Comment garantir les droits des femmes dans les pays francophones en conflit ?

Autour d’une première table ronde, cinq intervenants ont échangé sur la question de la protection des femmes dans les pays francophones en situation de crise comme le Mali, la RDC, la Tunisie et l’Egypte, des pays où les femmes subissent des violences quotidiennement. « La lutte contre l’impunité doit être effective. Il y a le cadre juridique : nous avons des textes qui condamnent les violences faites aux femmes, mais encore faut-il que ces textes soient appliqués ! » s’est exclamée Julienne Lusenge, présidente de l’ONG Sofepadi en République démocratique du Congo« Une fois que le jugement est prononcé, les auteurs de ces violences doivent restent en prison au lieu de retourner dans les communautés deux jours plus tard ».

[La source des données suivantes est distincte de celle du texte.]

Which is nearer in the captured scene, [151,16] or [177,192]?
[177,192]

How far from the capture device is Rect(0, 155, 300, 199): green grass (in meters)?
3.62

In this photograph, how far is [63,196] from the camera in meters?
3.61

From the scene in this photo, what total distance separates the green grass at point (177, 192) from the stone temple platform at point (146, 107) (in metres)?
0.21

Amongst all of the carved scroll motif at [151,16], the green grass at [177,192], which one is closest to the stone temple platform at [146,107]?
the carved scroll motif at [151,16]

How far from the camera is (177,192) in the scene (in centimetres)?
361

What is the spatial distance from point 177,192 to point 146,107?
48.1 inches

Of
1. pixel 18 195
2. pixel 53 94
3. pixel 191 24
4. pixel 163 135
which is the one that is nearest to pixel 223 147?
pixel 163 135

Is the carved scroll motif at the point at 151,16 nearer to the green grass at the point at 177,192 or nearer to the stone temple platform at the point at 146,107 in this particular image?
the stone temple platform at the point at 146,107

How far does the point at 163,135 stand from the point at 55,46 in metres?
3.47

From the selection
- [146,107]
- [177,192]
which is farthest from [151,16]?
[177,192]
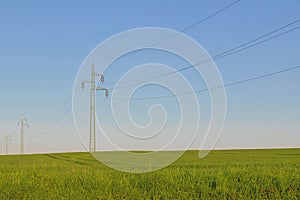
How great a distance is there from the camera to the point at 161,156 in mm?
32375

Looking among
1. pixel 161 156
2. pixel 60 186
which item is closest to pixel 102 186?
pixel 60 186

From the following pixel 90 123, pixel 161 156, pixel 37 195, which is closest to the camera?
pixel 37 195

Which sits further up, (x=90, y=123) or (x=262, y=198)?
(x=90, y=123)

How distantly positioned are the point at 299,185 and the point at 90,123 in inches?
1412

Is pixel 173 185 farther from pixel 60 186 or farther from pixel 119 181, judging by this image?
pixel 60 186

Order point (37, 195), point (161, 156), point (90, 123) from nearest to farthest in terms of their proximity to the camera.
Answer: point (37, 195) → point (161, 156) → point (90, 123)

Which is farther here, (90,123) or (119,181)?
(90,123)

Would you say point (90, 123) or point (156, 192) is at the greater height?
point (90, 123)

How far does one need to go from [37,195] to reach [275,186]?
824cm

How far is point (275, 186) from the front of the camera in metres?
14.5

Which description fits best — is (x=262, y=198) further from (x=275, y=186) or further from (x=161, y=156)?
(x=161, y=156)

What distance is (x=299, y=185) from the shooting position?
1462 cm

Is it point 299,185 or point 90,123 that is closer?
point 299,185

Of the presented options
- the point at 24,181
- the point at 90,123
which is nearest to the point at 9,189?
the point at 24,181
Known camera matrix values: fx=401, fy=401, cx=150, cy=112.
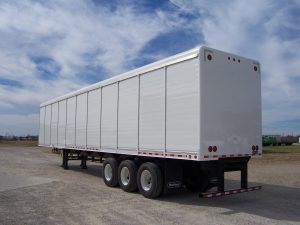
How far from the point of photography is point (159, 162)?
1133 cm

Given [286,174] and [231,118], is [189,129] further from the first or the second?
[286,174]

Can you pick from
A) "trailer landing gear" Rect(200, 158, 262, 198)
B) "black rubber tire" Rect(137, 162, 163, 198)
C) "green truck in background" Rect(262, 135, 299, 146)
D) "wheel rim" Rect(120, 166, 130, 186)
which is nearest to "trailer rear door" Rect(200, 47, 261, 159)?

Pour la présidente, des structures de prise en charge doivent être mises en place dans ce pays si vaste : « Il faut des hôpitaux avec des équipements qui puissent prendre en charge ces femmes » . Pour Denis Mukwege, gynécologue obstétricien à l’hôpital de Panzi en RDC, ces violences contre les femmes dans l’Est du pays sont liées à la guerre : « Le corps de la femme devient le champ de bataille ». Selon lui, les belligérants prennent la femme pour cible dans le but d’« empêcher la vie » et « pour atteindre des objectifs militaires ». En se livrant à de tels actes ils s’en prennent à « la matrice de l’humanité : la femme. C’est détruire la vie à son origine ». 

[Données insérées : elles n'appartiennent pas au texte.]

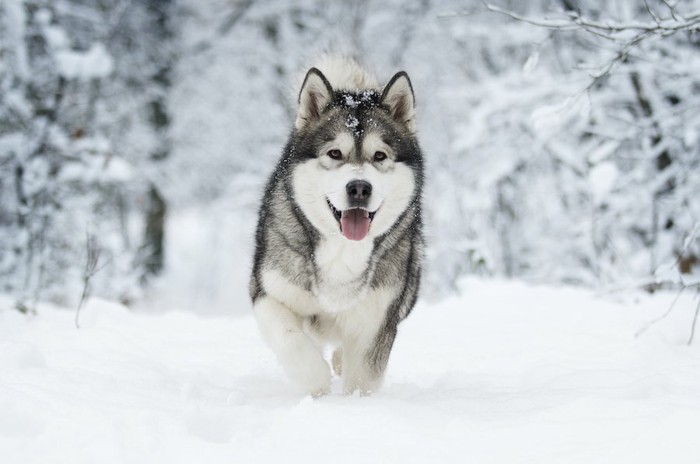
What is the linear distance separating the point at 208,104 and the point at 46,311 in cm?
881

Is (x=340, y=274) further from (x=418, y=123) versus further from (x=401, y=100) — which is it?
(x=418, y=123)

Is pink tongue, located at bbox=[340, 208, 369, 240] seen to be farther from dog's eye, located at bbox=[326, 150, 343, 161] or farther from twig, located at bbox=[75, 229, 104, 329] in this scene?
twig, located at bbox=[75, 229, 104, 329]

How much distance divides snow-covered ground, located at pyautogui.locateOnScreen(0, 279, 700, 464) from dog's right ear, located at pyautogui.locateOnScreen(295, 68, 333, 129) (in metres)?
1.29

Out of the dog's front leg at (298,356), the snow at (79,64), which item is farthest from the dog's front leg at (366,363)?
the snow at (79,64)

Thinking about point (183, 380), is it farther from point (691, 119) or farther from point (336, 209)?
point (691, 119)

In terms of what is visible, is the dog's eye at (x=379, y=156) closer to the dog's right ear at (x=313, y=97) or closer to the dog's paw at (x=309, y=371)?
the dog's right ear at (x=313, y=97)

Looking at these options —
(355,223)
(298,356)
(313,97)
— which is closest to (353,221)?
(355,223)

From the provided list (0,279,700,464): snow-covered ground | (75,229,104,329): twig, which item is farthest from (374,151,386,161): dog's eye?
(75,229,104,329): twig

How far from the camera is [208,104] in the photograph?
12547 mm

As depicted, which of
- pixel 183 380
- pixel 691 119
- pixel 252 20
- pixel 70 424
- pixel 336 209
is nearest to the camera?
pixel 70 424

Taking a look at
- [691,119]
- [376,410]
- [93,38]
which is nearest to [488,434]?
[376,410]

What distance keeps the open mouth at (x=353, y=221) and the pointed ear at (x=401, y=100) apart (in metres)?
0.65

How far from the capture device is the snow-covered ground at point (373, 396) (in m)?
1.86

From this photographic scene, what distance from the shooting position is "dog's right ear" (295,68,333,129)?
306 cm
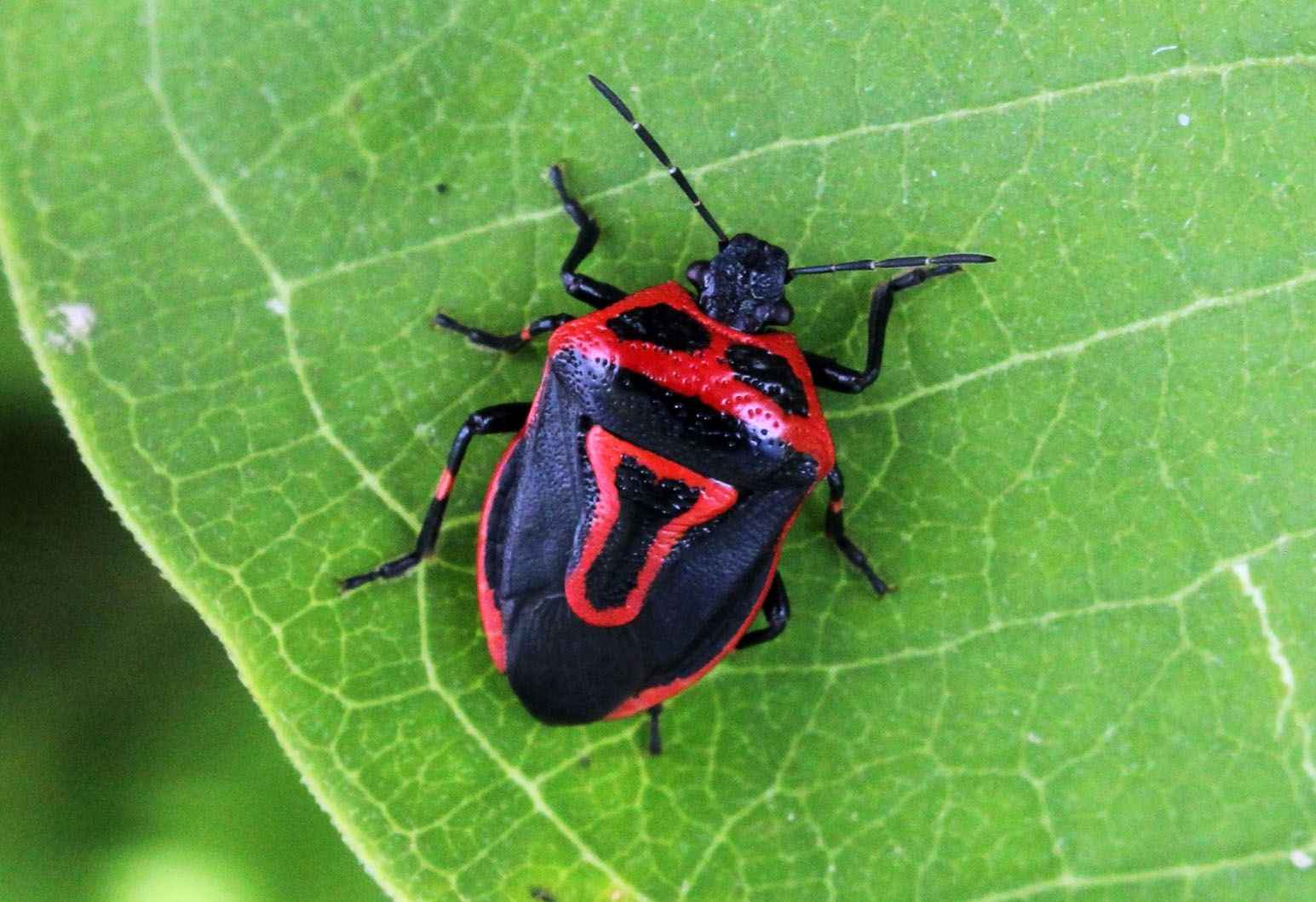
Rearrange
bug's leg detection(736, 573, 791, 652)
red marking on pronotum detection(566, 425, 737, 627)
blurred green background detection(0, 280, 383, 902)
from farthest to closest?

La question de l’éducation des filles et des femmes

« Ce forum doit être une pierre dans le grand édifice de l’éducation », avait espéré Yamina Benguigui en ouverture. C’est lors d’un deuxième échange que les intervenants ont réfléchi aux manières de mieux assurer l’éducation des filles et des femmes dans les pays francophones, de l’alphabétisation à l’enseignement supérieur. Pour Aïcha Bah Diallo, ancienne Directrice Education à l’Unesco et Vice-présidente du forum des Educatrices Africaines (FAWE), le « vrai scandale », c’est l’accès limité des jeunes Africains au secondaire : « Seulement 6% des étudiants en Afrique accèdent à l’enseignement supérieur et seulement, dont seulement un tiers sont des filles », a-t-elle regretté. 

L’importance des violences dans les écoles sont telles que les jeunes filles ont du mal à passer du primaire ou secondaire« Elles sont victimes de harcèlement sexuel par les professeurs ou par les élèves. « Trop c’est trop. Profitons de ce forum pour nous mobiliser, mener des campagnes, combattre cette violence faites aux femmes ». Et la première violence, c’est justement de ne pas « pouvoir aller à l’école, de ne pas pouvoir continuer ses études et de ne pas avoir d’emploi fiable ».